→ Your task:
Reproduce word for word, from the entries below, the line with "Consider this experimental", the line with "Given this setup, evaluate", and every line between them, and nothing more.

→ Material supplied:
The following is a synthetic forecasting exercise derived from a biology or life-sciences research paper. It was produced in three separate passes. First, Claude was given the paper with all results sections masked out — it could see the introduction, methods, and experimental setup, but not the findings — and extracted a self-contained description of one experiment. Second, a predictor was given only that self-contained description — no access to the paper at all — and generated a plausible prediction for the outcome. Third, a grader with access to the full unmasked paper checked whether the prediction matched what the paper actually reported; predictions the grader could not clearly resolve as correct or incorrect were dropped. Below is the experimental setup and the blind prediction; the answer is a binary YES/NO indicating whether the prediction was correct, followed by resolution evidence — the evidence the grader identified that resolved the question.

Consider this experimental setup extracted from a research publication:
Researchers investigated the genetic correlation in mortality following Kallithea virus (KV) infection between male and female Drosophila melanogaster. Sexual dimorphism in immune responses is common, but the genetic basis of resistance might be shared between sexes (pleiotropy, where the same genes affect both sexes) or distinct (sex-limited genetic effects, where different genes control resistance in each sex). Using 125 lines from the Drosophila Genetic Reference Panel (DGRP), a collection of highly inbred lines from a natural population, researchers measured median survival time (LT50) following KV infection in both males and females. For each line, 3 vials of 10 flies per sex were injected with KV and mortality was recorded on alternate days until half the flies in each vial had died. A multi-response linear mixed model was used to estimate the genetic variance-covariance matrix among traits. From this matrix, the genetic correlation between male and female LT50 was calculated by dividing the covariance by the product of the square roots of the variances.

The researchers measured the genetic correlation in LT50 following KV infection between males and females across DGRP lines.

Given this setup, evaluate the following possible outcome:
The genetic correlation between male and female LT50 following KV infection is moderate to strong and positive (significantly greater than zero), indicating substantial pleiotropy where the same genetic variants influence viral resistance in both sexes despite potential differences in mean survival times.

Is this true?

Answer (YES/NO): YES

→ Problem solution:
Consider this experimental setup extracted from a research publication:
Researchers investigated the genetic correlation in mortality following Kallithea virus (KV) infection between male and female Drosophila melanogaster. Sexual dimorphism in immune responses is common, but the genetic basis of resistance might be shared between sexes (pleiotropy, where the same genes affect both sexes) or distinct (sex-limited genetic effects, where different genes control resistance in each sex). Using 125 lines from the Drosophila Genetic Reference Panel (DGRP), a collection of highly inbred lines from a natural population, researchers measured median survival time (LT50) following KV infection in both males and females. For each line, 3 vials of 10 flies per sex were injected with KV and mortality was recorded on alternate days until half the flies in each vial had died. A multi-response linear mixed model was used to estimate the genetic variance-covariance matrix among traits. From this matrix, the genetic correlation between male and female LT50 was calculated by dividing the covariance by the product of the square roots of the variances.

The researchers measured the genetic correlation in LT50 following KV infection between males and females across DGRP lines.

Given this setup, evaluate the following possible outcome:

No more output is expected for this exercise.